Consulting and advisory firm Cambridge Associates has released new performance data for US buyout and VC fund performance that confirms the slump in returns but also suggests that returns are now increasing – but slowly and from a very small base.
For 2001, the firm reported that private equity fund net pooled returns fell 11.4 per cent, while venture capital fund net pooled returns fell 38.9 per cent. As a comparison, the S&P 500 fell 11.9 per cent whilst the Nasdaq composite fell 21.1 per cent for the same period.
Cambridges’ analysis reveals a less than impressive average return performance for private equity whilst average venture fund returns look far stronger.

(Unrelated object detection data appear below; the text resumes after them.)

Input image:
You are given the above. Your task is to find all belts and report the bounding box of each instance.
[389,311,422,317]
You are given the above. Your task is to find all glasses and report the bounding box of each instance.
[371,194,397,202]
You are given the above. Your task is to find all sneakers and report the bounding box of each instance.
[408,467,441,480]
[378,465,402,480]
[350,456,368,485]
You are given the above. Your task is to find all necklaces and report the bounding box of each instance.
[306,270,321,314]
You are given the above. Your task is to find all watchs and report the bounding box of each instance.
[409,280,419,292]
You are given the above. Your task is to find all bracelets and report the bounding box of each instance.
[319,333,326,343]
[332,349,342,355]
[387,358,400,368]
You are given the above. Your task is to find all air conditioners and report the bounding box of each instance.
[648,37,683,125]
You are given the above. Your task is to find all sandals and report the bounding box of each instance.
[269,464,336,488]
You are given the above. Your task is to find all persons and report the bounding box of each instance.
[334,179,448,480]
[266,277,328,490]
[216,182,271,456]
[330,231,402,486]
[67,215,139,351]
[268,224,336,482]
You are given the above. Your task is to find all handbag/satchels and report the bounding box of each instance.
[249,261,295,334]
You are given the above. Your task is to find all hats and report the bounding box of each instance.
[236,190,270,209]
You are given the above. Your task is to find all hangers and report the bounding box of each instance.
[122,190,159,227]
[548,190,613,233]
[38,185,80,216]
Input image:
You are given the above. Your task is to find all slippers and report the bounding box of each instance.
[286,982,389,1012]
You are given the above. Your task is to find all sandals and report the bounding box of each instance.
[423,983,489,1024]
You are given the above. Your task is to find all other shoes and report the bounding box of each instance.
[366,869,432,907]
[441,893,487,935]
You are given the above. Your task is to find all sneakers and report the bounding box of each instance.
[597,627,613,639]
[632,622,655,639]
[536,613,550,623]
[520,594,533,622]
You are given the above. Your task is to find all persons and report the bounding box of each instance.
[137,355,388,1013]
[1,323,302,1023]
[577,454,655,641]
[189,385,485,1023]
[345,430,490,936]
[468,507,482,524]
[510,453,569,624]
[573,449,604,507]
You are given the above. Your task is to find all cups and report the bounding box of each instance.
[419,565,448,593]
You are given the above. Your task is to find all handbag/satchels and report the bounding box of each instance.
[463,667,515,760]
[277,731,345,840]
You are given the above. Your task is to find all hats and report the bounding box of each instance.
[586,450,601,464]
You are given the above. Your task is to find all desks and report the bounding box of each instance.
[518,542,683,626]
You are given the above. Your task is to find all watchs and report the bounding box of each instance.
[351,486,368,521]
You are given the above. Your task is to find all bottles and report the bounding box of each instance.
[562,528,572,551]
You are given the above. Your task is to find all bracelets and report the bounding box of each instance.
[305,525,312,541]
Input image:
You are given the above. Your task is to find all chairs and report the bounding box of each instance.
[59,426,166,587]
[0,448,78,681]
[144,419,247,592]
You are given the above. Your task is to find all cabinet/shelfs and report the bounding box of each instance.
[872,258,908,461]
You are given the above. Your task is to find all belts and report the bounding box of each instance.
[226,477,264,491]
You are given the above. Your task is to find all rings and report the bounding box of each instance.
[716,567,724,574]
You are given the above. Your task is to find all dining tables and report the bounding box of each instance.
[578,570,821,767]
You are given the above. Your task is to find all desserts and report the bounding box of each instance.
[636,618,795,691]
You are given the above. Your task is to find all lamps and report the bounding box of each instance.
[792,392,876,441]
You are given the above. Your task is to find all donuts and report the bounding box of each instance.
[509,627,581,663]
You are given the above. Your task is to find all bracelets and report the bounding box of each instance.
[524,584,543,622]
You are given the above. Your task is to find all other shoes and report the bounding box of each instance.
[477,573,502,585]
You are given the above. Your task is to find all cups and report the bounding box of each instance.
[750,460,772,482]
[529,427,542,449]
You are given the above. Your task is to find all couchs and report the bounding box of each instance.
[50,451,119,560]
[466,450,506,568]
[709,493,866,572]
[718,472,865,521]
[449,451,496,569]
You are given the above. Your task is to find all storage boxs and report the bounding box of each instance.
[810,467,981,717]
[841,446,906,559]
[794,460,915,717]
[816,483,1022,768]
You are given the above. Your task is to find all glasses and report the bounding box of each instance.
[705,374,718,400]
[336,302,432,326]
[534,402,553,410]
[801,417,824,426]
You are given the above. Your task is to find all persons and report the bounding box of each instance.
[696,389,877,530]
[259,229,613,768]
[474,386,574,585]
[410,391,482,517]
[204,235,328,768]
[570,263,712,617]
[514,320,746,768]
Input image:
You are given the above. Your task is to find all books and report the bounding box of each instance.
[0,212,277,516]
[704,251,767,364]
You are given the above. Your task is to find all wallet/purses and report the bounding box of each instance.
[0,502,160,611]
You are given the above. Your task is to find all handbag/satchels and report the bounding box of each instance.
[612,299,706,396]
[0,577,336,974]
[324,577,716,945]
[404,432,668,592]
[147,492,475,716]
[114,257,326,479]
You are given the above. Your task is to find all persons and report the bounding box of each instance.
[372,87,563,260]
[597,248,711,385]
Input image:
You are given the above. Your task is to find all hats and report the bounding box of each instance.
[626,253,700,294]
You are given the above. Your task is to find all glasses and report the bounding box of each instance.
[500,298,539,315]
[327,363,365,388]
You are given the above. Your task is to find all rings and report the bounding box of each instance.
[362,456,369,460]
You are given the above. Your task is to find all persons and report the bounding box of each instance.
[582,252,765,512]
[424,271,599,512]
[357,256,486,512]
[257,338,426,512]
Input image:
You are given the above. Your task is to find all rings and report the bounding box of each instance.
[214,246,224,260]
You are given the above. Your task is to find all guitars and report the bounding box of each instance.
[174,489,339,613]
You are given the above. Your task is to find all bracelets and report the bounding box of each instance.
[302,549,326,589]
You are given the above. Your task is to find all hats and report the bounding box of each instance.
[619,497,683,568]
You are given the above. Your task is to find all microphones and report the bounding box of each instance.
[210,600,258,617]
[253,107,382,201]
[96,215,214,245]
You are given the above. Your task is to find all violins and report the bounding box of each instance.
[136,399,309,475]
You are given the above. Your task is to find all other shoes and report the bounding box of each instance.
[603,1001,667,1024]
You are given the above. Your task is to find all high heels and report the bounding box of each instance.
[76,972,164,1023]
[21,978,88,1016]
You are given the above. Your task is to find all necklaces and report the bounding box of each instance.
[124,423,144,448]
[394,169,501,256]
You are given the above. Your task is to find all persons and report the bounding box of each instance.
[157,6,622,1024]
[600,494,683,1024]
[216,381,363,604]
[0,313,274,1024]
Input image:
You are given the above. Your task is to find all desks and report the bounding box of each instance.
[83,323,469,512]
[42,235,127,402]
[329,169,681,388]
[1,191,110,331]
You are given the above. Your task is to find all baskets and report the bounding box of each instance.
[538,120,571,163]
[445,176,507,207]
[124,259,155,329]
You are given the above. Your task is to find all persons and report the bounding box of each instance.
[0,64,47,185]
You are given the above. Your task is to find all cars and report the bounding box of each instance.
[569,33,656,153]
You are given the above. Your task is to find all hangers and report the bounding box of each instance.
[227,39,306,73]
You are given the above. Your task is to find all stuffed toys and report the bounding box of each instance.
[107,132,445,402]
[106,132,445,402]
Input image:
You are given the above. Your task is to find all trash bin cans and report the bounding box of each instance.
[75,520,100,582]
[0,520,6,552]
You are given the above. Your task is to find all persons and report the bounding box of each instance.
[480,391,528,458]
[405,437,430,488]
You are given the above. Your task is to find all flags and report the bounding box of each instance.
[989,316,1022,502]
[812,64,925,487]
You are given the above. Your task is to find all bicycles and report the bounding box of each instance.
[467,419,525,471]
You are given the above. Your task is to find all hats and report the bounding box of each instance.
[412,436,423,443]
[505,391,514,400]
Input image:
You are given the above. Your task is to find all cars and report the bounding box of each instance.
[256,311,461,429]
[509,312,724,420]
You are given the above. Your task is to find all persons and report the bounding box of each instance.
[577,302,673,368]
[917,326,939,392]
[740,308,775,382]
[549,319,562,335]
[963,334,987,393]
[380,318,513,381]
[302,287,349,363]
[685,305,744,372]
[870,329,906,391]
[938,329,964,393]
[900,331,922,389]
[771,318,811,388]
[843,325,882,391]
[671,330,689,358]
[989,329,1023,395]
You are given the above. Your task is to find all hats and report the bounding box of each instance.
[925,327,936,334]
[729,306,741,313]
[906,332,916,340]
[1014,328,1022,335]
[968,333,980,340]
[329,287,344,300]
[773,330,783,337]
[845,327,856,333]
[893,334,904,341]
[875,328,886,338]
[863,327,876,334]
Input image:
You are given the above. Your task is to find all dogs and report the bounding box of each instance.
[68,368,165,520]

The inference most will gather from the private equity average is that different funds have delivered widely diverging returns. Over the past three years the firm reports that private equity and venture capital funds delivered returns of 3.8 per cent and 87.5 per cent respectively. For five years these figures grew to 9.5 per cent for buyout and 54.4 per cent for VC and if a 10 year base is taken then private equity is said to have delivered a 14.3 per cent return versus 34.2 per cent for VC.
Suggesting that there is now albeit small amounts of light at the end of the tunnel, the firm also reported that for the quarter ended 31 December 2001, private equity funds almost broke even, returning –0.1 per cent, a marked improvement on the previous quarter’s –8.1 per cent return. Venture capital funds did better too, returning –6.2 per cent in the quarter as opposed to –17.4 per cent in the preceding quarter.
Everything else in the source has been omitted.